Jueves, 28 de junio de 2012

Reflexión al evangelio del domingo trece del tiempo ordinario - b, ofrecida por el sacerdote Don Juan Manuel Pérez Piñero bajo el epígrafe "ECOS DEL DÍA DEL SEÑOR"

Domingo 13º del T. Ordinario B 

“Jamás el género humano tuvo a su disposición tantas riquezas, tantas posibilidades, tanto poder económico” nos enseña el Concilio. Sin embargo, la enfermedad, el sufrimiento y la muerte son una realidad de cada día (Cfr. G. et Sp., 4). Ante todo eso, se reacciona de diversas maneras, pero siempre con mucho dolor, mitigado por la fe, la fuerza y el consuelo de Dios, cuando se trata de creyentes. Y no falta quienes, en medio de estas circunstancias, “le echa la culpa a Dios” de cualquier mal que les suceda. Y como consecuencia, se revelan contra Dios, “se pelean con Dios”. A mí, como a cualquier cristiano, me causa perplejidad y confusión esta actitud, porque, desde pequeños, aprendimos  lo que hoy nos recuerda el Libro de la Sabiduría en la primera lectura: El drama del pecado original y de todo pecado por los que entra y se intensifica el sufrimiento, la muerte y toda su secuela de males:

“Dios no hizo la muerte ni se recrea en la destrucción de los vivientes; todo lo creó para que subsistiera…”
“Por la envidia del diablo entró la muerte en el mundo…”
“Por el pecado, la muerte” que dirá S. Pablo. (Rom 5,12).

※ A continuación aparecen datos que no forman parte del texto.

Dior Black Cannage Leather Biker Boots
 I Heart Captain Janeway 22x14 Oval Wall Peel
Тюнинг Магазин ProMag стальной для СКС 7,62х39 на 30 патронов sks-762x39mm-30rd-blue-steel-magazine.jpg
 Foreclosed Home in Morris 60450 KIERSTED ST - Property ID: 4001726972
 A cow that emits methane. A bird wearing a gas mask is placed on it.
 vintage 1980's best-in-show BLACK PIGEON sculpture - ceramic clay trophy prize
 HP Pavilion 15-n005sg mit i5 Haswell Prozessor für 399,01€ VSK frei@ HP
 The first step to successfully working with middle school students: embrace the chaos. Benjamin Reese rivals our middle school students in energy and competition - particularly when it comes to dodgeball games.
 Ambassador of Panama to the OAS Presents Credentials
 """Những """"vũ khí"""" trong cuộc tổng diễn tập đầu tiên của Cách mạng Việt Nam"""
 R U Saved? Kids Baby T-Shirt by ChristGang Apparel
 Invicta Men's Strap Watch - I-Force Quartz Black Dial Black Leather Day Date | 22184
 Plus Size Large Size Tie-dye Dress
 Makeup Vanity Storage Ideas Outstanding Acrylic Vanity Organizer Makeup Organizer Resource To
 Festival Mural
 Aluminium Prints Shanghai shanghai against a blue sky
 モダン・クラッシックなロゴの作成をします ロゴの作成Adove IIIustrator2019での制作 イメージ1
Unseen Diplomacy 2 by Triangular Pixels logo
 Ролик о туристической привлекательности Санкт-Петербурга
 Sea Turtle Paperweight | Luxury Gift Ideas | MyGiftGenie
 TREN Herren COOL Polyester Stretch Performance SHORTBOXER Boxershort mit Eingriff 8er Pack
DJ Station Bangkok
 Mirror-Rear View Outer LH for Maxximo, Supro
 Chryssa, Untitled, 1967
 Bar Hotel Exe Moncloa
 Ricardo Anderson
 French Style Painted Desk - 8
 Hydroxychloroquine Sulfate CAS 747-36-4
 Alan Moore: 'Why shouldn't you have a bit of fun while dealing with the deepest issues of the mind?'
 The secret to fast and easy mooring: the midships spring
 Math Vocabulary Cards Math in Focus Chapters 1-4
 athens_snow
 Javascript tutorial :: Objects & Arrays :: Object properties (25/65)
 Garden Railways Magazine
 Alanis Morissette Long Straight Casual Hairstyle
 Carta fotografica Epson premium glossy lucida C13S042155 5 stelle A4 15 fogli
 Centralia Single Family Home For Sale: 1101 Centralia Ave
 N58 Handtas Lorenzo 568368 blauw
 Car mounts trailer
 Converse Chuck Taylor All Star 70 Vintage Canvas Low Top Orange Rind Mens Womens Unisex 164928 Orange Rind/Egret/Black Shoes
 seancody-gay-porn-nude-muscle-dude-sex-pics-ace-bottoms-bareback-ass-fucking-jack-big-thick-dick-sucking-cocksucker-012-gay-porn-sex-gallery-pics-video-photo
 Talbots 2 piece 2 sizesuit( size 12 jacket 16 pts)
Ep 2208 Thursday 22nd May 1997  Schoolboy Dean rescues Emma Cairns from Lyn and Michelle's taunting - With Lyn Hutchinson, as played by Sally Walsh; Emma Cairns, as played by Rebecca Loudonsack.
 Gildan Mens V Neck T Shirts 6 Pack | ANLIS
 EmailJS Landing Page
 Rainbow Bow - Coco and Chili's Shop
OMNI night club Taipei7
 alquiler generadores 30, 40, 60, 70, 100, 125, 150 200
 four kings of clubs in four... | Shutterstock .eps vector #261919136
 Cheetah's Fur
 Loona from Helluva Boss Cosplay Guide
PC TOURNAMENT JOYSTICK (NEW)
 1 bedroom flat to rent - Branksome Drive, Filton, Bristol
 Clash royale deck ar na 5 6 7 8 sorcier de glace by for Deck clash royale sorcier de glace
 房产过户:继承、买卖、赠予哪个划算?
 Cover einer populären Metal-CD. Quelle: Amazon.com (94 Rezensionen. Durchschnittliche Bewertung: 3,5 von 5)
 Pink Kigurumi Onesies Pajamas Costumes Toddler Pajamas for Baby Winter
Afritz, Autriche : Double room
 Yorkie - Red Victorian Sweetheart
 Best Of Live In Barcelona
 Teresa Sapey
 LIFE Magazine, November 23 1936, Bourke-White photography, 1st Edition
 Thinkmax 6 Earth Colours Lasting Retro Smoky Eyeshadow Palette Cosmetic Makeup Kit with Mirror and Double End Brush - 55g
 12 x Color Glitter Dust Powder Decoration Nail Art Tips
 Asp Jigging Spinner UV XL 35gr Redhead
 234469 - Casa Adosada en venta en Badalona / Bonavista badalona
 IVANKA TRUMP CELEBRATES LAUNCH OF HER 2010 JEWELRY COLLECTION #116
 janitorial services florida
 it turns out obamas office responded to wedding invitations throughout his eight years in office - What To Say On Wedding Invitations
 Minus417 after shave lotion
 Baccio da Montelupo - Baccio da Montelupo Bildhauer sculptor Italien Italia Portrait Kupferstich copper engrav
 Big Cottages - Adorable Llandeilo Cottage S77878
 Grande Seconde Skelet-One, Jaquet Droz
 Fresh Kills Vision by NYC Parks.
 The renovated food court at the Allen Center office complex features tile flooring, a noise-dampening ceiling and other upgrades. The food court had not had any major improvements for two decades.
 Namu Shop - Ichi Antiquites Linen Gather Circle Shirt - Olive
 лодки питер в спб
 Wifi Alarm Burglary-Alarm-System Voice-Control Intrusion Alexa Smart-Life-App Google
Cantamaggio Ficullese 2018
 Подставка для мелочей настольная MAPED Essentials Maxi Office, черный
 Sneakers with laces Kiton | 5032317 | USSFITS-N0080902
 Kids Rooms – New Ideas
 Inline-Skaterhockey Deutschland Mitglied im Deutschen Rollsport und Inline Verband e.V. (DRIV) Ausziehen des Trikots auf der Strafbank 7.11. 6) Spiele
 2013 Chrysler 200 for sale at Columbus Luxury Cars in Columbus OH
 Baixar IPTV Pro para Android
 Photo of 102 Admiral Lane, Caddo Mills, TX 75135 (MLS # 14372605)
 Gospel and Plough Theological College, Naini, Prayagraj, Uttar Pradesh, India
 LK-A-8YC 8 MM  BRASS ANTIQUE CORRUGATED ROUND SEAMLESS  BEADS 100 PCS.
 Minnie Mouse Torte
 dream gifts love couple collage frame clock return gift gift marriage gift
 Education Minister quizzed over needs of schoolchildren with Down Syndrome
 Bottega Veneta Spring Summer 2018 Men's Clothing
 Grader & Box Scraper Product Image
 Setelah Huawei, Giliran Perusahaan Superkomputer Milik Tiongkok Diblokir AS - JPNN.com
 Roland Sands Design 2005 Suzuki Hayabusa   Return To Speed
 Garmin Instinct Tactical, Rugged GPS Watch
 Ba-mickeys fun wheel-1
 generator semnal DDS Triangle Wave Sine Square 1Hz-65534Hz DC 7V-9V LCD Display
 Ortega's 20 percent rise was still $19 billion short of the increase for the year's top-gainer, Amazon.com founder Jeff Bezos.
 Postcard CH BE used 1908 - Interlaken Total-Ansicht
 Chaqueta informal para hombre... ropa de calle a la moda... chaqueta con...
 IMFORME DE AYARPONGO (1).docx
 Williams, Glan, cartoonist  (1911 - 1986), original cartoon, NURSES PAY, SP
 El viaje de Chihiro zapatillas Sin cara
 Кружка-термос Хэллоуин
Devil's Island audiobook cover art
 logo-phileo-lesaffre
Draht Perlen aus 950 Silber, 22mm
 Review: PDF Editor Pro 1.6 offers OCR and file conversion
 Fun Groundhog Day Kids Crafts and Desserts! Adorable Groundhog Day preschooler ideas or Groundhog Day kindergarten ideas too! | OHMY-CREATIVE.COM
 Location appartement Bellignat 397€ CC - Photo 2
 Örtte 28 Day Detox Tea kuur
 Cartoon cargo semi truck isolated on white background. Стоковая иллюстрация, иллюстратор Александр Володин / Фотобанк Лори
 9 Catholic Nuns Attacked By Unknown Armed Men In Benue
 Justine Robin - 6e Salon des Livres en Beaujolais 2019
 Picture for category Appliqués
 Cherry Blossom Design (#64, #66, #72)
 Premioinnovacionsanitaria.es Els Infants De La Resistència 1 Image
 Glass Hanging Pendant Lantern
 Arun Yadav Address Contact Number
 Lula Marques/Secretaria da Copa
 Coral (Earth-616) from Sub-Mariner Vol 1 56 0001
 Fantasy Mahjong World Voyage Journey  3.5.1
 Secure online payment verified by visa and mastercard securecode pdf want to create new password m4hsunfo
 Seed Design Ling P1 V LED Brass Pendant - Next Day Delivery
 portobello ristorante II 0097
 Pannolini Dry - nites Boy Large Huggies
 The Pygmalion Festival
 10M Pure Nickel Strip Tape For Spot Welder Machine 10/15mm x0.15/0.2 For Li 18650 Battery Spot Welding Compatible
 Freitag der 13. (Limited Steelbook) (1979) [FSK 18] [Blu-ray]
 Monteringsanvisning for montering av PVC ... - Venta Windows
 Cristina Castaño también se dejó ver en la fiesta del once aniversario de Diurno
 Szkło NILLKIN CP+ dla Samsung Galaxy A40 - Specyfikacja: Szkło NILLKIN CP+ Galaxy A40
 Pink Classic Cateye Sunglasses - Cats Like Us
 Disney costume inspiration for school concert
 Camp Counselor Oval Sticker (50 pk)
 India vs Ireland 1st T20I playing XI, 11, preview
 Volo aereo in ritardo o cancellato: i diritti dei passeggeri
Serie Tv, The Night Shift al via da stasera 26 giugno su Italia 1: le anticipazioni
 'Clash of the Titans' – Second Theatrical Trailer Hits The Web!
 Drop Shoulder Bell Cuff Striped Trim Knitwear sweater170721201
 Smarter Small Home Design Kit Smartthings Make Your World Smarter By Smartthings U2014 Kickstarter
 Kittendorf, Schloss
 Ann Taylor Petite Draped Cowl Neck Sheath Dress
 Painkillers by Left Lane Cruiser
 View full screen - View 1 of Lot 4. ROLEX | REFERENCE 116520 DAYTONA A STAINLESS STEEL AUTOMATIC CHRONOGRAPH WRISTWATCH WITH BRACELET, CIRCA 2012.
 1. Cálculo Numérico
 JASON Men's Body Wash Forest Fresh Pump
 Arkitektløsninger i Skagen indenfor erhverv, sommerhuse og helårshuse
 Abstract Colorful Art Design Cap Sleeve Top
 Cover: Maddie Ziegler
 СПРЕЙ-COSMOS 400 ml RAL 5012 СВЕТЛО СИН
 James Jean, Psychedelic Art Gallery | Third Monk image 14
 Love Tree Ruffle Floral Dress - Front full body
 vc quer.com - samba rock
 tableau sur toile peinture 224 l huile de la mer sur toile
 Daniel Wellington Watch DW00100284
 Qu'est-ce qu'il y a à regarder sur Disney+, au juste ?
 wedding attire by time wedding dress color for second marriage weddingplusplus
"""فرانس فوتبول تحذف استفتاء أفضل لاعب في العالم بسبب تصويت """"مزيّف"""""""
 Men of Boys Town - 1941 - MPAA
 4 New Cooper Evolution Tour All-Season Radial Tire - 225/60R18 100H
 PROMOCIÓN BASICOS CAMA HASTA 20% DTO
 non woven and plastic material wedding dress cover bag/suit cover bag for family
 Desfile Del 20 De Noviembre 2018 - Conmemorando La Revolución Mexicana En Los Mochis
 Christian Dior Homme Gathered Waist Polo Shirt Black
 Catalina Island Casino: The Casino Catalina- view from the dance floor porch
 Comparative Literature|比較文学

Es la consecuencia de la falta de formación cristiana, que  ha hecho que el Papa Benedicto XVI hable de “analfabetismo religioso”. ¡Qué peligroso es todo eso! Una lectura equivocada de la realidad y, particularmente, de los Libros Sagrados, puede llevar al hombre y a la sociedad a las peores conclusiones, como nos recuerda la Historia. Por todo eso, cuando Dios se hace hombre nos da la impresión que donde está Él no puede haber enfermedad, ni muerte, ni mal alguno. De esta manera, nos revela el rostro de Dios, que es el amigo de la vida, la fuente de la vida,  el Dios de la vida… Por eso Marta le dice con ocasión de la muerte de su hermano: “Si hubieras estado aquí no hubiera muerto mi hermano…” (Jn 11,21).

         El Evangelio de este Domingo nos ofrece dos ejemplos de lo que venimos comentando: La resurrección de la hija de Jairo, el jefe de la Sinagoga, que S. Marcos se detiene a describirnos. Y la curación de aquella mujer que padecía flujos de sangre, la hemorroisa, con solo tocar su manto. Ya S. Pedro, en casa de Cornelio, describirá  la vida del Señor diciendo: “Pasó haciendo el bien y curando a los oprimidos por el diablo, porque Dios estaba con Él” (Hch 10,38).

La segunda lectura nos presenta a S. Pablo organizando  una colecta para la Comunidad pobre de Jerusalén.  Es el ejemplo de la lucha contra el mal que tiene que realizar todo verdadero discípulo de Cristo. Es más. Esta es la señal de su autenticidad. Dios no quiere un mundo donde unos vivan muy bien y otros, muy mal, hasta morir de hambre. Un mundo del trabajo dividido en unos que tienen grandes sueldos, otros que cobran mucho menos y otros que van al “laberinto del paro”.  Y señala el término exacto: “Se trata de nivelar”.

Pero esto no se impone por la fuerza; sólo tiene la fuerza de la verdad.